Exercise goal ->
What you copy should be the lines from the one with "Gufero/Simerink motoru NOK/ARS" through the end of the entries, word for word. Omit the pictures.

Records from a data source ->
──────────────────────────────

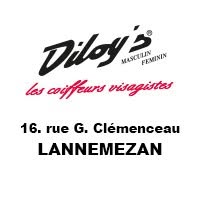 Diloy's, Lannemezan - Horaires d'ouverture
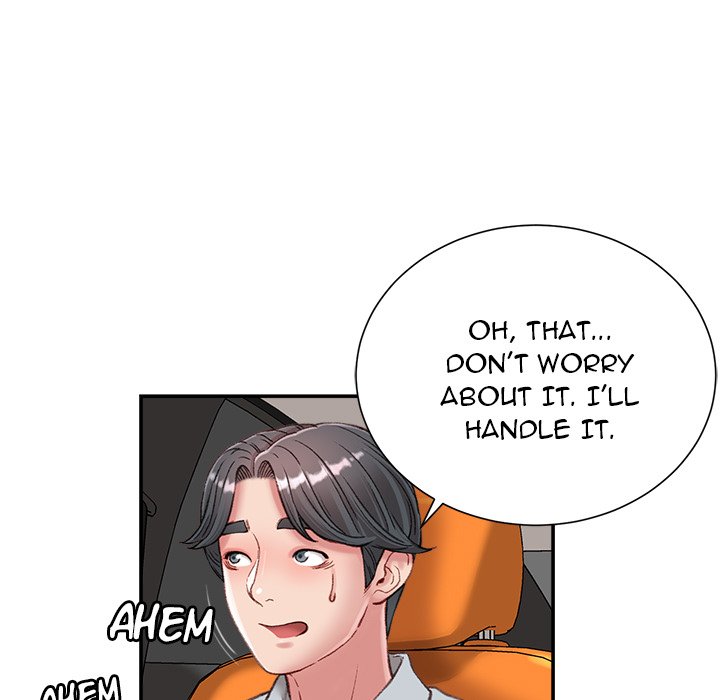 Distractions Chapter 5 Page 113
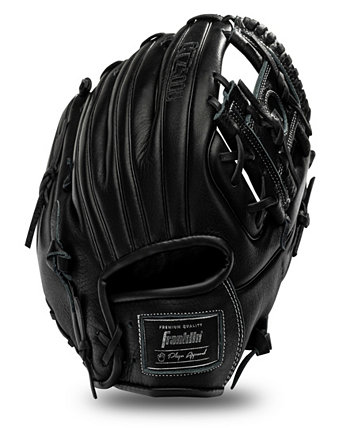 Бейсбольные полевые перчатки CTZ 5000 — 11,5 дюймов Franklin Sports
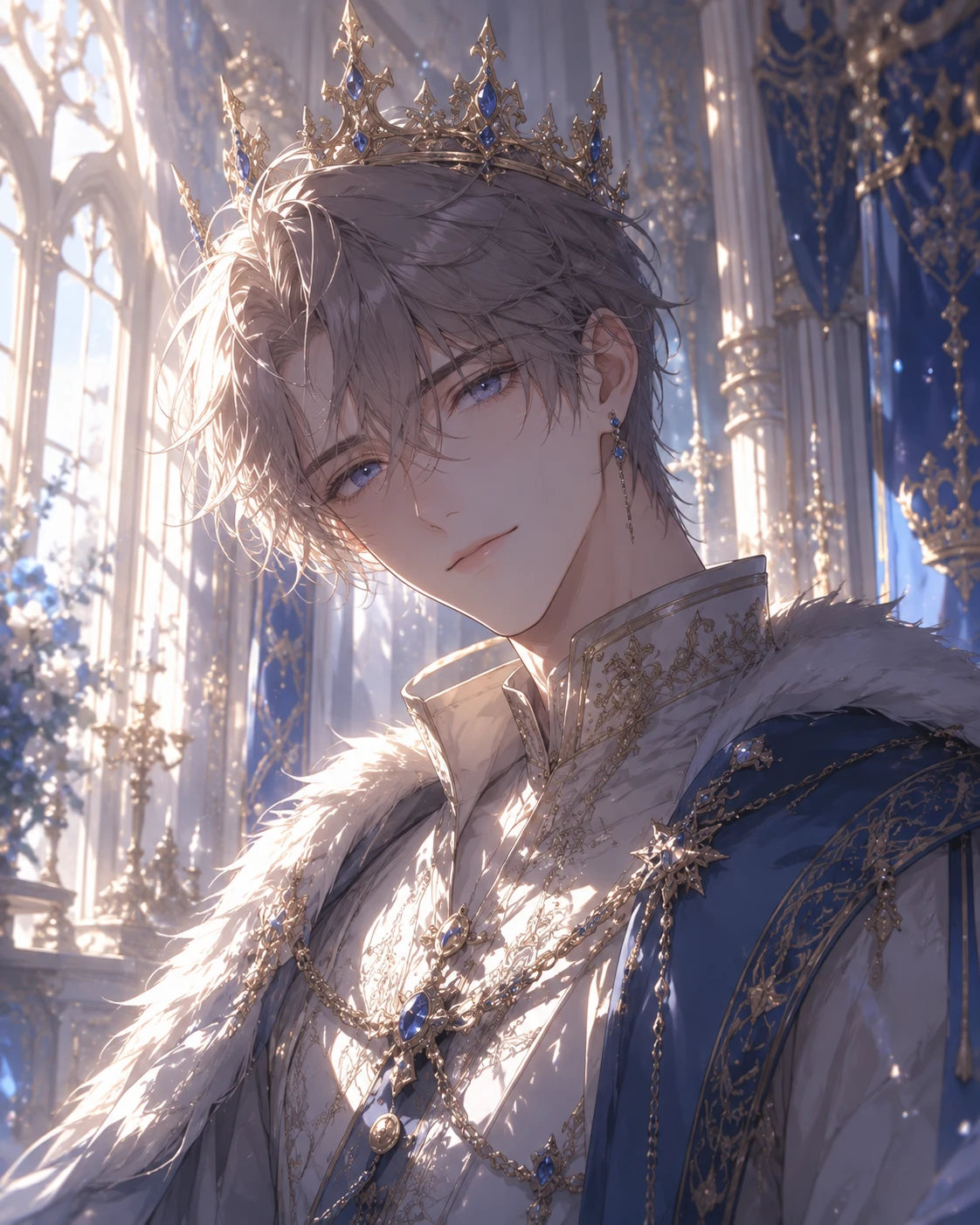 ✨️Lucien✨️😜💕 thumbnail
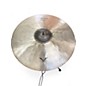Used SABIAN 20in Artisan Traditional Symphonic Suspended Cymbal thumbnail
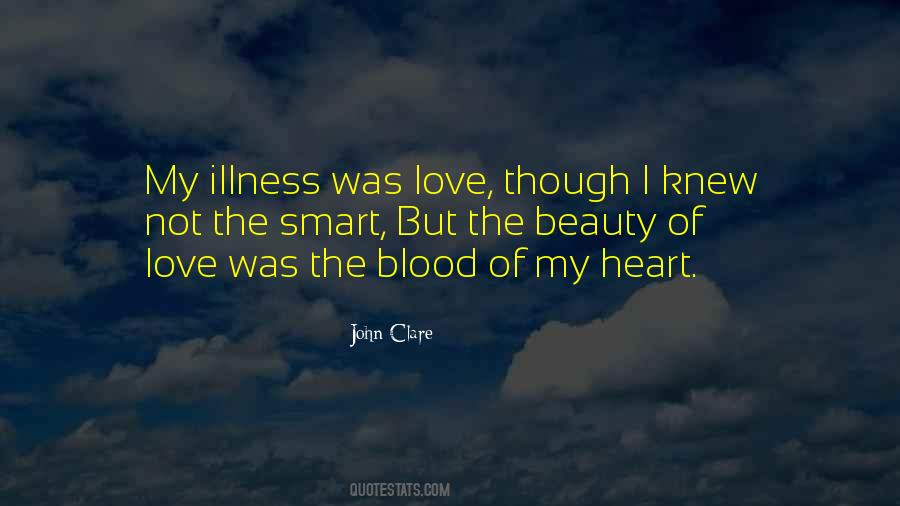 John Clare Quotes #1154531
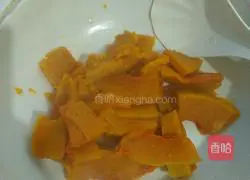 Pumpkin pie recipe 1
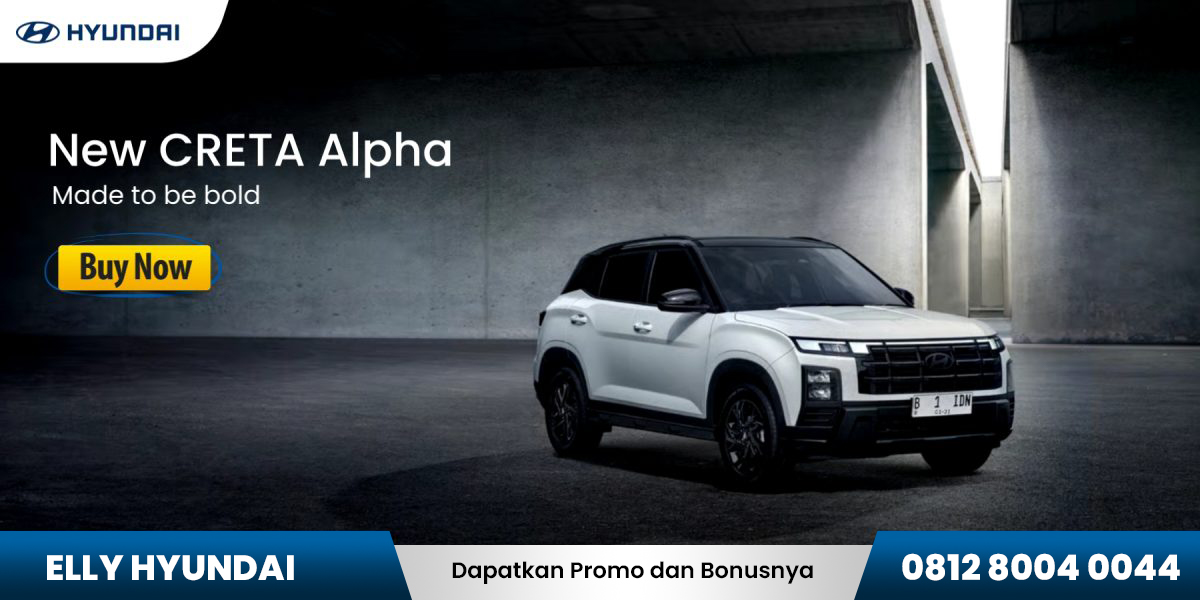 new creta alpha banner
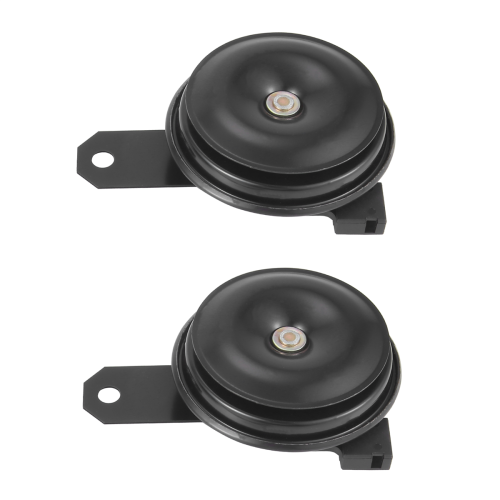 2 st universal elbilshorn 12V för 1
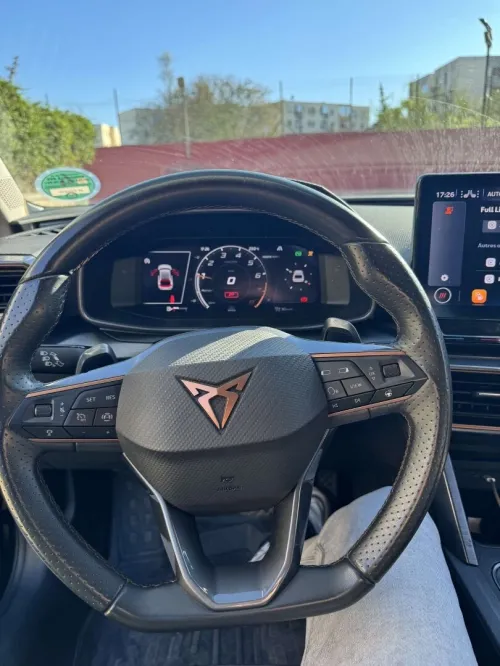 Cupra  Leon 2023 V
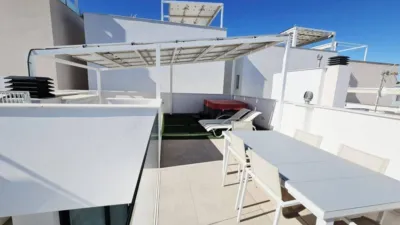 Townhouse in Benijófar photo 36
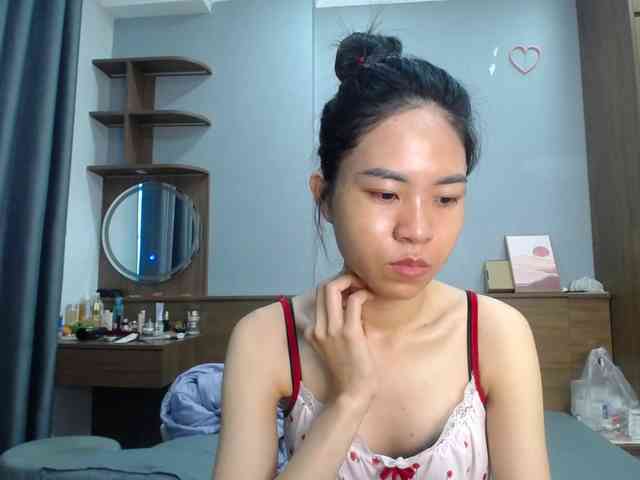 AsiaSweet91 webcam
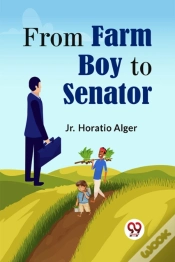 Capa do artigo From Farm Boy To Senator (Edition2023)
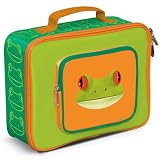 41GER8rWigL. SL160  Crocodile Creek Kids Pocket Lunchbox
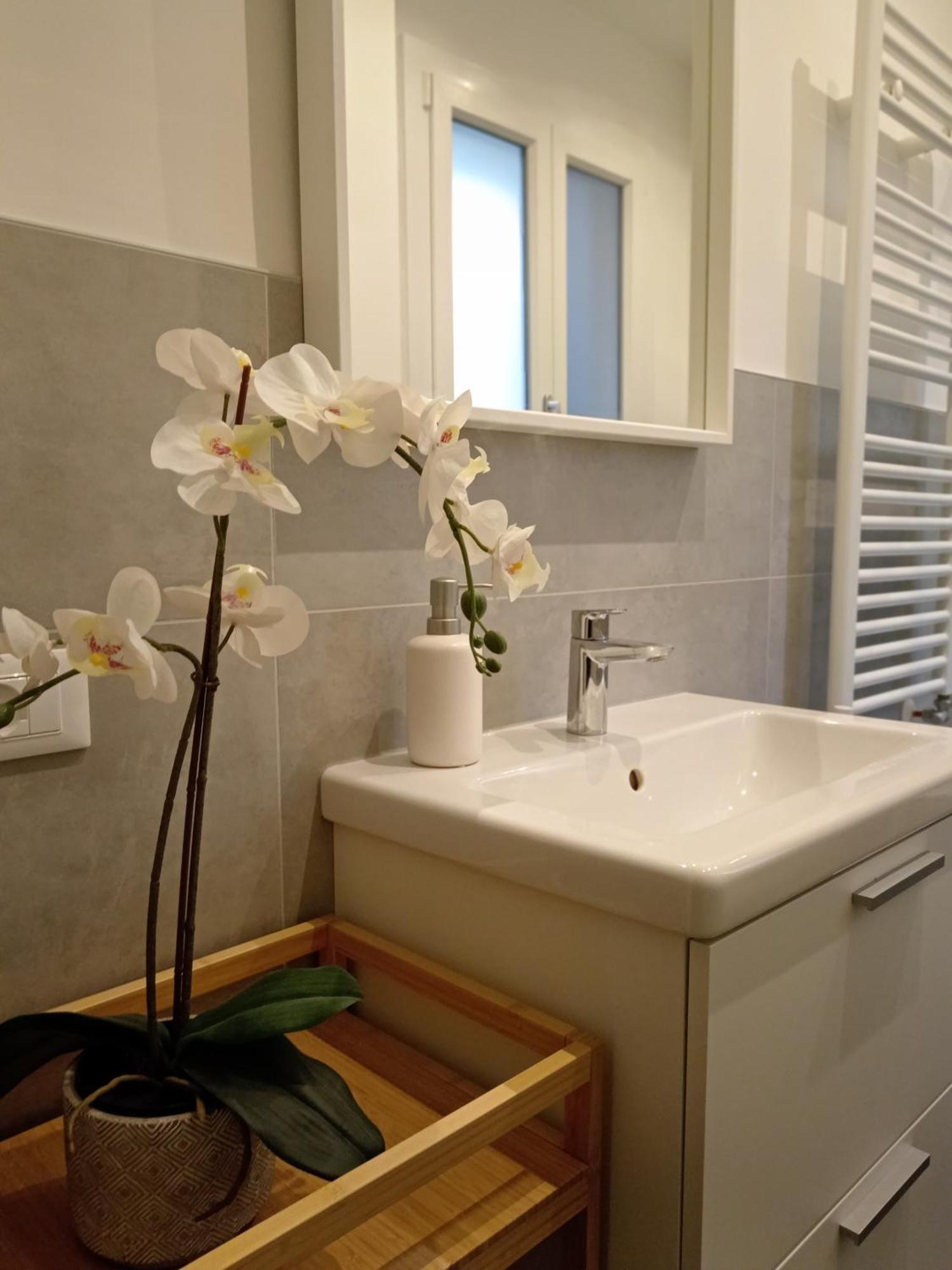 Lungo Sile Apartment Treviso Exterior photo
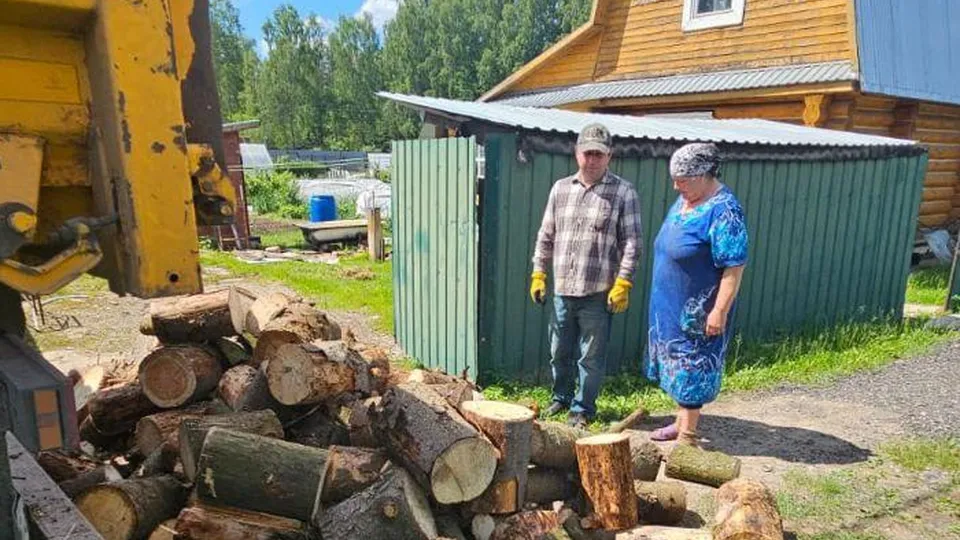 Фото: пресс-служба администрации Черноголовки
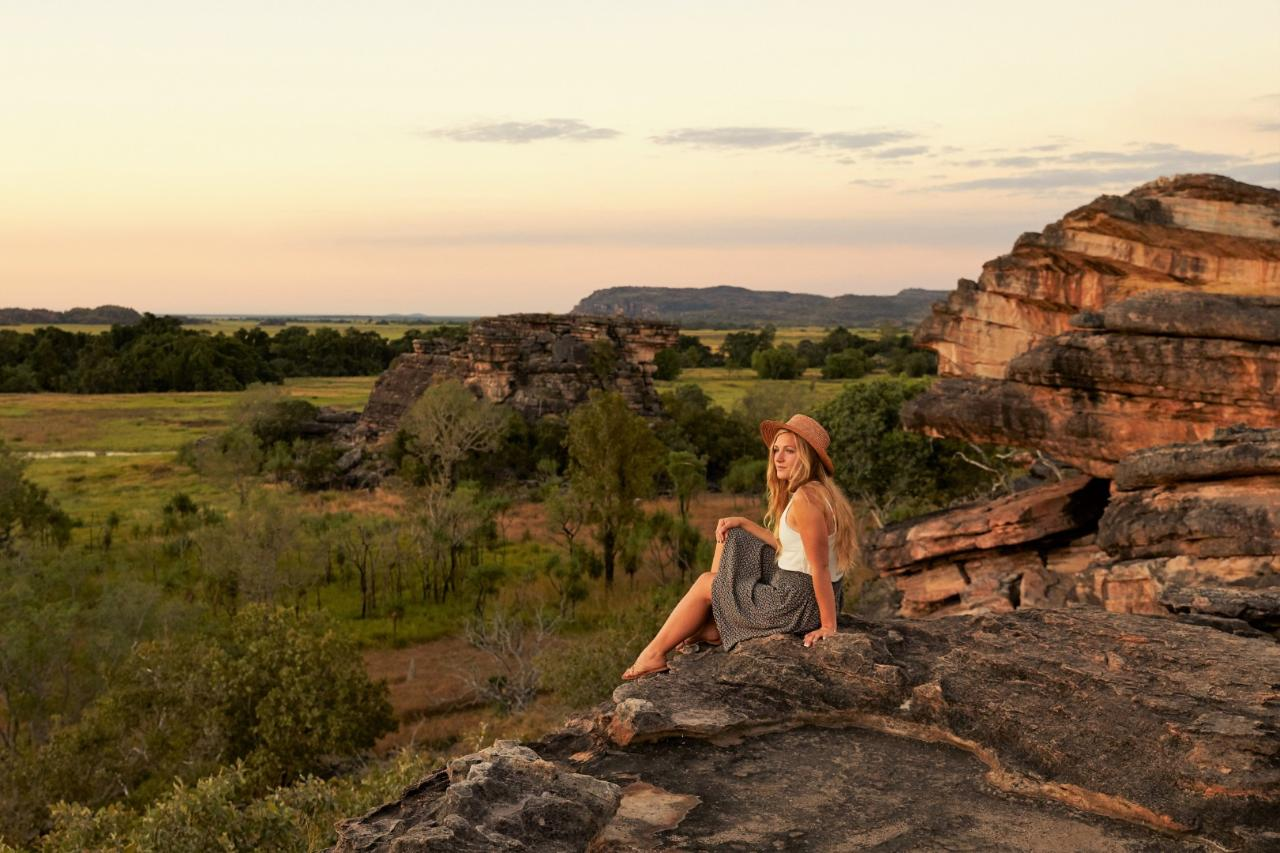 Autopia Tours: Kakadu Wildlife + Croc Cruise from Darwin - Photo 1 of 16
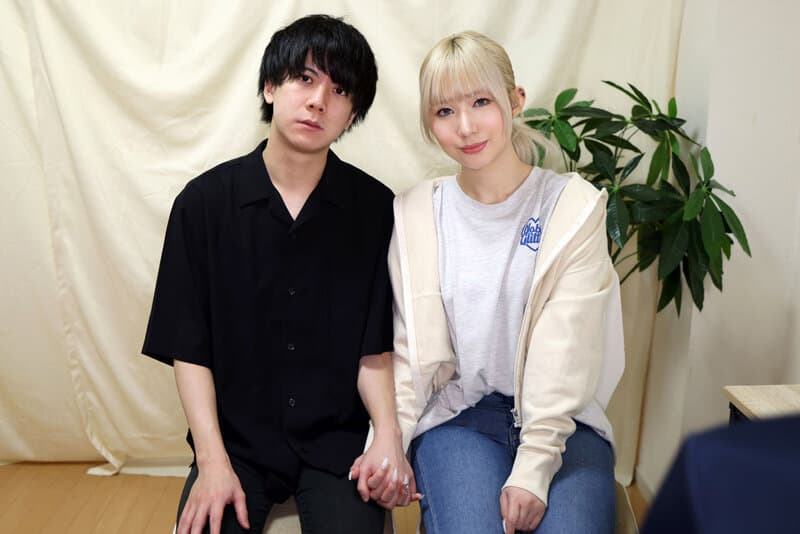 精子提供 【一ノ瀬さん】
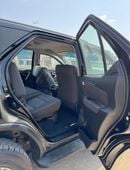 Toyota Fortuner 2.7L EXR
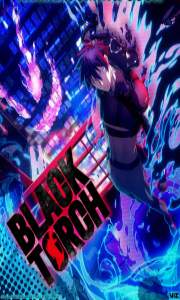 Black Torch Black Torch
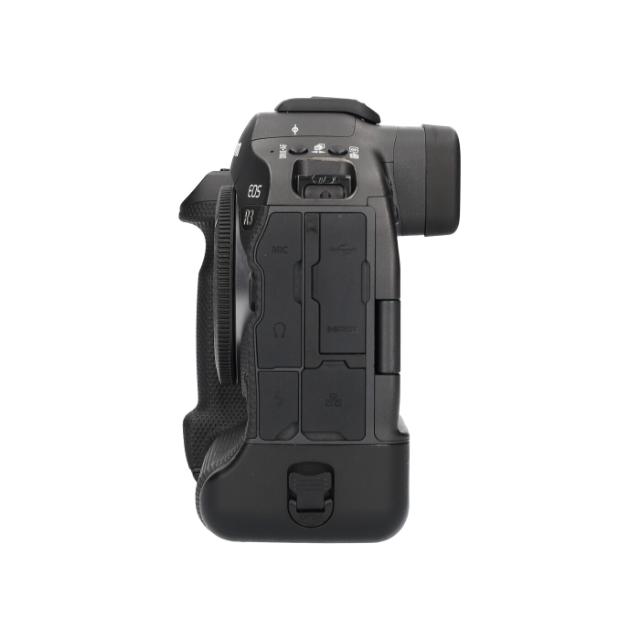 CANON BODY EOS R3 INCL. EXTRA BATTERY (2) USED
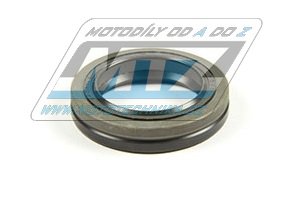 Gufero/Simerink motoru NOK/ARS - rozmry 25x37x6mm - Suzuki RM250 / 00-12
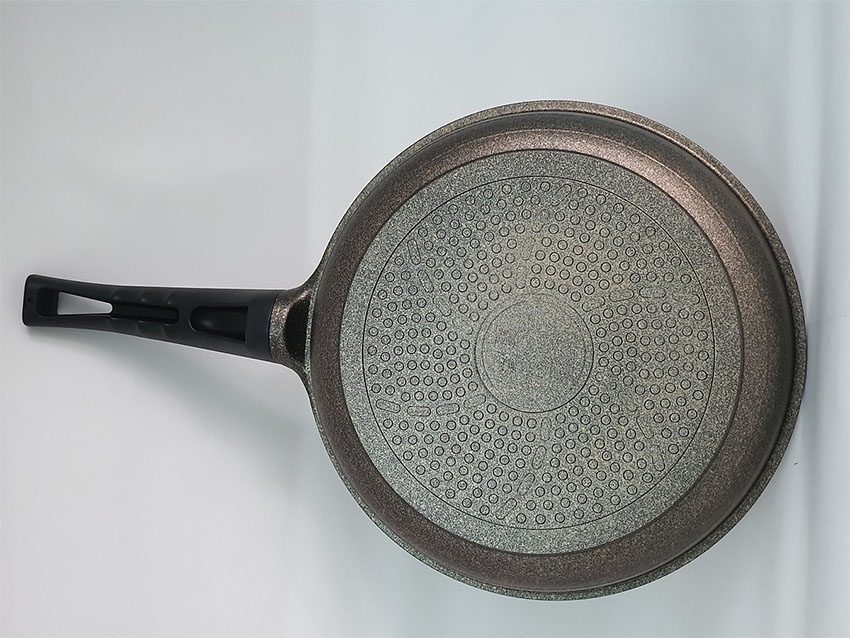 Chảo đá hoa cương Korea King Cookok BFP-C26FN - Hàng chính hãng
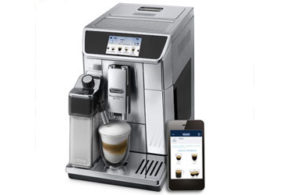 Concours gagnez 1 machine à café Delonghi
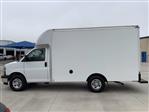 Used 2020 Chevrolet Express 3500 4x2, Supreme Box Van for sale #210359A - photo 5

──────────────────────────────

Your response ->
 Gufero/Simerink motoru NOK/ARS - rozmry 25x37x6mm - Suzuki RM250 / 00-12
 Chảo đá hoa cương Korea King Cookok BFP-C26FN - Hàng chính hãng
 Concours gagnez 1 machine à café Delonghi
 Used 2020 Chevrolet Express 3500 4x2, Supreme Box Van for sale #210359A - photo 5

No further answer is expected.